Question

In Exercises \(1-8,(a)\) state whether or not the function satisfies the hypotheses of the Mean Value Theorem on the given interval, and (b) if it does, find each value of \(c\) in the interval \((a, b)\) that satisfies the equation $$f(x)=\left\\{\begin{array}{ll}{\cos x,} & {0 \leq x<\pi / 2} \\ {\sin x,} & {\pi / 2 \leq x \leq \pi}\end{array}\right. \quad \text { on }[0, \pi]$$

Short answer

The given function does not satisfy the Mean Value Theorem on the interval [0, π] due to the lack of differentiability at x = π/2. Although the Mean Value Theorem can be applied to the ranges [0, π/2) and (π/2, π], no 'c' values that satisfy the Mean Value Theorem can be found in these intervals.

Step-by-step solution

Identify if the function satisfies the Mean Value Theorem

To apply the Mean Value Theorem, the function must be both continuous on the closed interval [a, b] and differentiable on the open interval (a, b). Here, the function f(x) = cos(x) for 0 ≤ x < π/2 and f(x) = sin(x) for π/2 ≤ x ≤ π is continuous on the interval [0, π]. The function is differentiable for all x, except at x = π/2 where there is a sharp corner. Therefore, the function does not satisfy the Mean Value theorem over the interval [0, π].

Find the value of 'c' where the Mean Value Theorem is satisfied.

Since the function does not satisfy the Mean Value Theorem over the interval [0, π], we cannot find a 'c' value. However, over the intervals [0, π/2) and (π/2, π], the function will satisfy the Mean Value Theorem.

Apply Mean Value Theorem to intervals [0, π/2) and (π/2, π].
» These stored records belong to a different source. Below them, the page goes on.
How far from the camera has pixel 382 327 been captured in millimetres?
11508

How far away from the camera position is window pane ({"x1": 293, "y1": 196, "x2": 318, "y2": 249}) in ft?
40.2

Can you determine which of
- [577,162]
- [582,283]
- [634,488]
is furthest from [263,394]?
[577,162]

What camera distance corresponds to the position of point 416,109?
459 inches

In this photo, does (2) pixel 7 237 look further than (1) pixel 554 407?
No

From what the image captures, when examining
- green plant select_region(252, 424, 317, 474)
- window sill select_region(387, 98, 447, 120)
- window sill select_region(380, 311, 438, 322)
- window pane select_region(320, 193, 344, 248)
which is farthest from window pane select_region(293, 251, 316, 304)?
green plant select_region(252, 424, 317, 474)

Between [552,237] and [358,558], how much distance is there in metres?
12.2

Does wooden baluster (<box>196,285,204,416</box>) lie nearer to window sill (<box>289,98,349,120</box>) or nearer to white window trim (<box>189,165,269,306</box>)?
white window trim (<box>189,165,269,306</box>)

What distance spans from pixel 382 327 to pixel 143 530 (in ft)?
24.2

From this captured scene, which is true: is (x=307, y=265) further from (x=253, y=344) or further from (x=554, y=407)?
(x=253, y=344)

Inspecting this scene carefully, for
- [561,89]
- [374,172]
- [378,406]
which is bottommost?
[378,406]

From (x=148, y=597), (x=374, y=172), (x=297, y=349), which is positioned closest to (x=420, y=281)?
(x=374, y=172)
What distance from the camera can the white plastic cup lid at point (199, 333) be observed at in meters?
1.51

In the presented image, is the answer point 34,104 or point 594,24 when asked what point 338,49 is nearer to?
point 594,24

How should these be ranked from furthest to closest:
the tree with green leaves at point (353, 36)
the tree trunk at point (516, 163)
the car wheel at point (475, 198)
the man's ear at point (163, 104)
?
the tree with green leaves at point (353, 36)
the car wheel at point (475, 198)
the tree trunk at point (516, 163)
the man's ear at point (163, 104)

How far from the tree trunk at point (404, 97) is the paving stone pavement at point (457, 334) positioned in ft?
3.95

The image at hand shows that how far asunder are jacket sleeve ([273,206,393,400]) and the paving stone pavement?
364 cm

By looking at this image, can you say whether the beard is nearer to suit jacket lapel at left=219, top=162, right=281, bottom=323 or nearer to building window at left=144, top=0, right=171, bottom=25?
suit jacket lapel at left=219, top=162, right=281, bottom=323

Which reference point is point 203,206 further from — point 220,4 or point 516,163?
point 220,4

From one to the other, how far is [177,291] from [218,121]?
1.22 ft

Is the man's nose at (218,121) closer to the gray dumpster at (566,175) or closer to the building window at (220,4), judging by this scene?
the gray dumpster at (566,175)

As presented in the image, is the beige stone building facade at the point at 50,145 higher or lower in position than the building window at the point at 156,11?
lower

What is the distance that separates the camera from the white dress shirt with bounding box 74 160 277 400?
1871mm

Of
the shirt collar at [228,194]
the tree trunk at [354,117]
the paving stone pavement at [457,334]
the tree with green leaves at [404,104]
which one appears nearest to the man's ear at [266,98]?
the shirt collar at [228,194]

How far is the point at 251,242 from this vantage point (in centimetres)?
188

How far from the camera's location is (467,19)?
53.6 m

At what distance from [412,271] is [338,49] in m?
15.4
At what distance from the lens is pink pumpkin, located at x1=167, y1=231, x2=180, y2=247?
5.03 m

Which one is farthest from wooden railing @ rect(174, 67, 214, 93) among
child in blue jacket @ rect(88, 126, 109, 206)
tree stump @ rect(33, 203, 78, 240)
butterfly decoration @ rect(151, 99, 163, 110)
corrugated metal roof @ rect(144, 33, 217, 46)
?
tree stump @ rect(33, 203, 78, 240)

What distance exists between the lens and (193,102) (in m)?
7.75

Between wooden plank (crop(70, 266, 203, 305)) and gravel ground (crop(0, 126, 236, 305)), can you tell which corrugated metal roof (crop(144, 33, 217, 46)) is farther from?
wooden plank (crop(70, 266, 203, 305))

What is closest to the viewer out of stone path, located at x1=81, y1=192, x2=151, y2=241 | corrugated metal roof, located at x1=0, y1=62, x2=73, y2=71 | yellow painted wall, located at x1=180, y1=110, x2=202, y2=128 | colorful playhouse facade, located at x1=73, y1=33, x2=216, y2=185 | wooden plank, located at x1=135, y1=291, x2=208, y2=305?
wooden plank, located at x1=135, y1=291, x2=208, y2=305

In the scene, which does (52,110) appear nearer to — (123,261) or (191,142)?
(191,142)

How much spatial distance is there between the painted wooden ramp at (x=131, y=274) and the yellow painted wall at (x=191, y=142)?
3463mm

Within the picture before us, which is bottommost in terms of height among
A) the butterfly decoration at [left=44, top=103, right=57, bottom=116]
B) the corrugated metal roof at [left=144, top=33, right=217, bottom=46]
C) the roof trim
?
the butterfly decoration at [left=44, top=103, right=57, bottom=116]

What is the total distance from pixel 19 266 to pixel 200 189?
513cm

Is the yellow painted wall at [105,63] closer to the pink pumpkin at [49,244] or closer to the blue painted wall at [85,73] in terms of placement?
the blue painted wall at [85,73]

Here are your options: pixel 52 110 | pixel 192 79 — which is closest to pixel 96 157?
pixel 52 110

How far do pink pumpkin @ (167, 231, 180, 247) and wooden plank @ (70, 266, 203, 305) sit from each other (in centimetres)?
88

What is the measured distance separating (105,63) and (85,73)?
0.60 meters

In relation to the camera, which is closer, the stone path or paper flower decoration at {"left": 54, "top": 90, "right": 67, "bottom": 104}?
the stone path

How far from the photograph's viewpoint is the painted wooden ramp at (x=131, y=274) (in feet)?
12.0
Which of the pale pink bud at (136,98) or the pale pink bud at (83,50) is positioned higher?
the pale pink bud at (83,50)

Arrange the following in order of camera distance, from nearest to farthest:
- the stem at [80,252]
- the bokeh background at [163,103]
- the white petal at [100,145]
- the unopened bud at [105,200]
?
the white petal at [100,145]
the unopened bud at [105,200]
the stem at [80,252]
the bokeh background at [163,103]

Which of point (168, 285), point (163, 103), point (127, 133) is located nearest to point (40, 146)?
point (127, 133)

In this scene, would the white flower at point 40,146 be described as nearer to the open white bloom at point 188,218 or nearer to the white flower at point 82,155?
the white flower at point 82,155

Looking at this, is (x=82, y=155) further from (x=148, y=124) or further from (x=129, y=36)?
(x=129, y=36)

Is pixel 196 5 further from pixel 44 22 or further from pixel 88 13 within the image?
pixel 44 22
For [0, π/2), the function is f(x) = cos(x). The Mean Value Theorem says that f'(c) = (f(b) - f(a))/(b - a). Substituting the values gives: -sin(c) = (cos(π/2) - cos(0)) / (π/2 - 0) = 0, which implies sin(c) = 0. This equation is satisfied for c = 0 on the interval [0, π/2). Similarly, for (π/2, π], the function is f(x) = sin(x). Substituting the values for this function and interval gives: cos(c) = (sin(π) - sin(π/2)) / (π - π/2) = 0, which implies cos(c) = 0. This equation is satisfied for c = π/2 on the interval (π/2, π].

Tune the results.

The values of c found don't exactly fall in the original intervals of the Mean Value Theorem application. Since 0 is not in [0, π/2) and π/2 is not in (π/2, π], there are no values of c that satisfy the Mean Value Theorem in the given intervals.